* EXERCISE INSTRUCTIONS
Give back the full listing verbatim, apart from its images.

* SUPPLIED DATA
# # # # #

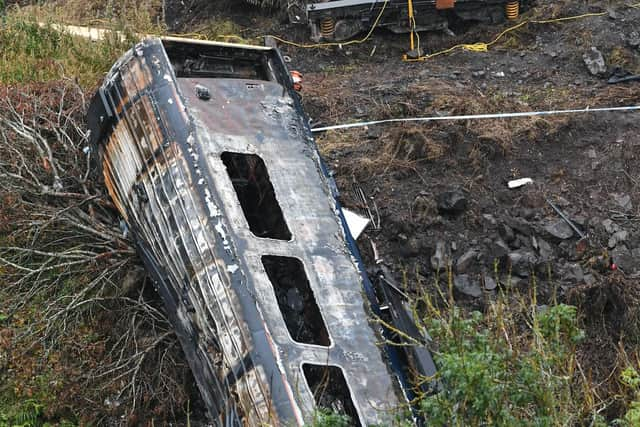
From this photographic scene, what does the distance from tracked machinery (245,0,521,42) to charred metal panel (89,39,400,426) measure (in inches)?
177

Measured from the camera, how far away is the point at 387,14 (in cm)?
1094

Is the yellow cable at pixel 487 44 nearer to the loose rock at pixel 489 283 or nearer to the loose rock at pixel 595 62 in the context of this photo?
the loose rock at pixel 595 62

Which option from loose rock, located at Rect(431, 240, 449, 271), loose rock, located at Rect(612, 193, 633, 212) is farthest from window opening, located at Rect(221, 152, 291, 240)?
loose rock, located at Rect(612, 193, 633, 212)

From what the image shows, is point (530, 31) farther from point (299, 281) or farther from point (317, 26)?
point (299, 281)

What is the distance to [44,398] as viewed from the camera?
6.40 m

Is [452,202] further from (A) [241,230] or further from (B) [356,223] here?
(A) [241,230]

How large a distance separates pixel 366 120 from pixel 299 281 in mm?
4033

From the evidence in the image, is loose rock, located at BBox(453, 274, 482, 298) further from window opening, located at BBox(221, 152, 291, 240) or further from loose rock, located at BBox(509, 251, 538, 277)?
window opening, located at BBox(221, 152, 291, 240)

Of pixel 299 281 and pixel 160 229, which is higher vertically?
pixel 160 229

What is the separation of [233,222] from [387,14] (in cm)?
668

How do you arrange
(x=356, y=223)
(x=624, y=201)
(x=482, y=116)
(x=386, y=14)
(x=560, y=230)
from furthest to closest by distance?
(x=386, y=14) → (x=482, y=116) → (x=624, y=201) → (x=560, y=230) → (x=356, y=223)

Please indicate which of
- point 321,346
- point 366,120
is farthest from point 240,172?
point 366,120

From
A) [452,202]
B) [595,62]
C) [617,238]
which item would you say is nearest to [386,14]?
[595,62]

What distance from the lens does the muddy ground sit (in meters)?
7.04
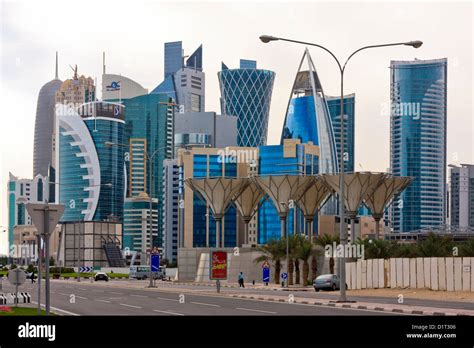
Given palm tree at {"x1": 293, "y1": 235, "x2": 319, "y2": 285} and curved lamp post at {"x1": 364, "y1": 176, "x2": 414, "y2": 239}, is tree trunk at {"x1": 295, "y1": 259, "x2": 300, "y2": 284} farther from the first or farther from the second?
curved lamp post at {"x1": 364, "y1": 176, "x2": 414, "y2": 239}

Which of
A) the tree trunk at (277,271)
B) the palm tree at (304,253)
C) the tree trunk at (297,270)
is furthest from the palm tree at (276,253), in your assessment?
the palm tree at (304,253)

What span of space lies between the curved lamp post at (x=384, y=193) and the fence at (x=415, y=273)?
51.1 m

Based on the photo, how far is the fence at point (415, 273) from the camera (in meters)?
48.0

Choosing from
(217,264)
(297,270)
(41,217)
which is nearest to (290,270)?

# # # # #

* RESPONSE TO THIS TASK
From this photographic scene, what does the distance from tracked machinery (245,0,521,42) to charred metal panel (89,39,400,426) measure (in inches)?
177

Measured from the camera, how far away is the point at 387,14 (in cm)?
1094

Is the yellow cable at pixel 487 44 nearer to the loose rock at pixel 489 283 or nearer to the loose rock at pixel 595 62 in the context of this photo?
the loose rock at pixel 595 62

Which option from loose rock, located at Rect(431, 240, 449, 271), loose rock, located at Rect(612, 193, 633, 212) is farthest from window opening, located at Rect(221, 152, 291, 240)?
loose rock, located at Rect(612, 193, 633, 212)

From what the image shows, is point (530, 31) farther from point (299, 281) or farther from point (317, 26)?
point (299, 281)

What is the distance to [44,398] as viewed from the camera?
6.40 m

Is [452,202] further from (A) [241,230] or further from (B) [356,223] here?
(A) [241,230]

How large a distance separates pixel 366 120 from pixel 299 281 in mm?
4033

From the evidence in the image, is loose rock, located at BBox(453, 274, 482, 298) further from window opening, located at BBox(221, 152, 291, 240) or further from loose rock, located at BBox(509, 251, 538, 277)?
window opening, located at BBox(221, 152, 291, 240)

Of pixel 299 281 and pixel 160 229, which is higher vertically?
pixel 160 229

What is the separation of [233,222] from [387,14] (in cm)?
668

How do you arrange
(x=356, y=223)
(x=624, y=201)
(x=482, y=116)
(x=386, y=14)
(x=560, y=230)
from furthest to closest by distance?
(x=386, y=14) → (x=482, y=116) → (x=624, y=201) → (x=560, y=230) → (x=356, y=223)

Please indicate which of
- point 321,346
- point 366,120
is farthest from point 240,172?
point 366,120

From
A) [452,202]
B) [595,62]
C) [617,238]
which item would you say is nearest to [386,14]?
[595,62]

What distance from the lens does the muddy ground sit (in meters)?
7.04
Given palm tree at {"x1": 293, "y1": 235, "x2": 319, "y2": 285} and curved lamp post at {"x1": 364, "y1": 176, "x2": 414, "y2": 239}, is tree trunk at {"x1": 295, "y1": 259, "x2": 300, "y2": 284} farther from the first or farther from the second?
curved lamp post at {"x1": 364, "y1": 176, "x2": 414, "y2": 239}

Which of
A) the tree trunk at (277,271)
B) the palm tree at (304,253)
C) the tree trunk at (297,270)
is furthest from the palm tree at (276,253), in your assessment?
the palm tree at (304,253)

What span of space lies between the curved lamp post at (x=384, y=193) and the fence at (x=415, y=273)?
51.1 m

Based on the photo, how far is the fence at point (415, 273) from the camera (in meters)?
48.0

Choosing from
(217,264)
(297,270)
(41,217)
which is nearest to (290,270)?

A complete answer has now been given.